Talibam!—the duo of keyboardist Matt Mottel and drummer Kevin Shea—seem to have been around New York forever. Though they began as an adventurous and all-inclusive improvisational free-noise ensemble, Talibam! has wormed its way through pop-rap, Billy Joel tributes, corrosive remixes of flavor-of-the-month albums, and psycho-magical public demonstrations. They’re hilarious, three steps ahead of you, and charmingly hardworking, equally skilled at making music and mischief.
It is difficult to guess what exactly the ever-slippery Talibam! might have to offer when they perform at the Film Society. Their latest work sounds like early Detroit techno. Matt Mottel might play a keytar. They might stay close to their roots and play an improvised noise-jazz set. They might do some of their rap songs. There might be costumes. But what is certain is that there will be a live performance, and the duo will also present video selections from its long and distinguished career..
Tuesday, August 4, 8:00pm

Foxes in Fiction
The sleepy brainchild of Warren Hildebrand, Foxes in Fiction has all the bleary aura of bedroom shoegaze but with more heart and more groove. On recordings, his voice is audible—soft, lovely, and distinguishable—and the rhythms, often marked by an extra-jangly tambourine, are easy to tap one’s toes to. Hildebrand’s guitar seems to unfurl in the wind and his songs are patient and sometimes kissed by a violin melody.

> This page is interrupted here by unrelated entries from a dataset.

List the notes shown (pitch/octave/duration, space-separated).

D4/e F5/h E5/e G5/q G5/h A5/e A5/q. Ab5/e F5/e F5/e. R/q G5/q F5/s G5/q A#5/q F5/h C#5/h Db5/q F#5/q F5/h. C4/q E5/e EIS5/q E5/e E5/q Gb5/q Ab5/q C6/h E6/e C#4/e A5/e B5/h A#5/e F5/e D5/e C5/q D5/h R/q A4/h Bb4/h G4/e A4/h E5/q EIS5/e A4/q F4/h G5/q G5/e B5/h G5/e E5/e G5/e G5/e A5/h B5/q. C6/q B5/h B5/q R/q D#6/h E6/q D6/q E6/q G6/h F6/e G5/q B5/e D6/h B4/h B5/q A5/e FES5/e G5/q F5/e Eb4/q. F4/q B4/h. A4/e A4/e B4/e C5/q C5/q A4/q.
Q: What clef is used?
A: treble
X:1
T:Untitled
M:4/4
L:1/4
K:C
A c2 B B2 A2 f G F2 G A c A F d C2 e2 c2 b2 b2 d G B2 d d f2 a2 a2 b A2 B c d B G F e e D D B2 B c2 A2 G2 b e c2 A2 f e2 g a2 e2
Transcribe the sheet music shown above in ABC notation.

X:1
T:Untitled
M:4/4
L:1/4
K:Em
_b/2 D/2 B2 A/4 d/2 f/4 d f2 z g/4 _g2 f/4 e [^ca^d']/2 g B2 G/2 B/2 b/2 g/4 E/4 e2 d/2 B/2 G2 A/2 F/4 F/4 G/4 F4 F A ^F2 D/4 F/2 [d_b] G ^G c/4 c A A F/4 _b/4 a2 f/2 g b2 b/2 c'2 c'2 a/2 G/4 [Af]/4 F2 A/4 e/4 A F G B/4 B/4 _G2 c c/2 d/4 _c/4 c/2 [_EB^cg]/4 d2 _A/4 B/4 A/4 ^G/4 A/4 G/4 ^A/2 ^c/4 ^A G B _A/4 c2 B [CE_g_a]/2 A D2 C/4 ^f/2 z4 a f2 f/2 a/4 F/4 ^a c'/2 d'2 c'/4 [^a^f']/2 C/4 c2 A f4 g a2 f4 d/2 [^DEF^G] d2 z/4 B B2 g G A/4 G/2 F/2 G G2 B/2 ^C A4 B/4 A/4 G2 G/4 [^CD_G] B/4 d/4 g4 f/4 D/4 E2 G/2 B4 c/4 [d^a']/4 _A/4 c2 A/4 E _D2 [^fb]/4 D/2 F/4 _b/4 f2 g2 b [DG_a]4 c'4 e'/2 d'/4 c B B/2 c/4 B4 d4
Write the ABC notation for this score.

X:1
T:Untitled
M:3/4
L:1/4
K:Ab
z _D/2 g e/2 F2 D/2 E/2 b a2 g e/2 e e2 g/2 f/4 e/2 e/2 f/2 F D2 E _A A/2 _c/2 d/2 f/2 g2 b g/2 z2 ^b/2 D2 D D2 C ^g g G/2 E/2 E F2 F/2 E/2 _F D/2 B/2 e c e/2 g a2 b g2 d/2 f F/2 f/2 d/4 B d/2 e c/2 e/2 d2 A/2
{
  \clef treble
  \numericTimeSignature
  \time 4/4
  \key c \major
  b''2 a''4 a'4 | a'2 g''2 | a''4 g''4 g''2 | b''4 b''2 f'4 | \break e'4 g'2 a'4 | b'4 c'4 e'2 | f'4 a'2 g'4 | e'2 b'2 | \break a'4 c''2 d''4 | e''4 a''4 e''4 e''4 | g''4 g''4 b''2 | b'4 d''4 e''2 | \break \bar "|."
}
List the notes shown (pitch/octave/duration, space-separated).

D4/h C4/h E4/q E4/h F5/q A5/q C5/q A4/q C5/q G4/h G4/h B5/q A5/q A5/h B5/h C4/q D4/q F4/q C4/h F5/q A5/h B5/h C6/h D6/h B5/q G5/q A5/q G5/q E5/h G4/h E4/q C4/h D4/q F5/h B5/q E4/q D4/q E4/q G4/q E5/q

In addition to writing and performing music, Hildebrand manages Orchid Tapes, a record label dedicated to releasing the work of “family and friends since 2010.” It is what you might call a boutique label, specializing in somewhat limited runs of beautiful objects by such beloved acts as Alex G, Elvis Depressedly, and Ricky Eat Acid.
Deftly combining analog photography, found photos, old television sets, Tumblr, slow-motion iPhone video, scent diffusers, and the hum of laptops in the night air, Hildebrand and Orchid Tapes generally maintain a striking visual presence. Foxes in Fiction often performs with live visuals to accompany their songs, and Hildebrand will be showcasing new songs and video work in our Amphitheater.
Wednesday, August 5, 8:00pm

Preston Spurlock & Friends
Preston Spurlock’s gooey, squiggly blobs, his Katamari Damacy–esque collages, and his inflated-to-the-point-of-bursting lettering have become the predominant flavor in the visual stew of today’s DIY concert flyers. His frantic hand colorfully announces the bills of shows at various venues nearly every night of the week. Spurlock can also often be found providing live visuals for said concerts, projecting twisted, reversed, discolored, or otherwise violently distorted commercial images of dads at barbecues, used cars, dog food, jellied salads, and other VHS ephemera overtop performers. His visual world is cluttered, slimy, funny, ruthlessly indiscriminate in its appropriation, and totally vital to live music in New York.

Unsurprisingly, Spurlock also creates music. His songs—collected on the album Oh My Lard—take a page or two from the garage psychedelia of R. Stevie Moore, the absurdity of Elephant 6 groups, and the cleverness of DEVO. More recently, Spurlock released a collection of collage mash-ups that sonically approximate his visual style, with cassette-tape loops stumbling and crossfading over each other in chaotic, hypnotic style.
The Film Society has invited the artist to present an evening of his own varied work as well as a number of performances from other musicians of Spurlock’s choosing. Surprises are likely in store, and this event will probably have a really cool-looking flyer.
Monday, August 3, 8:00pm

Photo Exhibit:

Picture This: Photos by GODLIS
Godlis presents an exhibition of “greatest hits” from his photography archive, including images of the early days of punk rock at CBGB and downtown NYC in the ’70s and ’80s.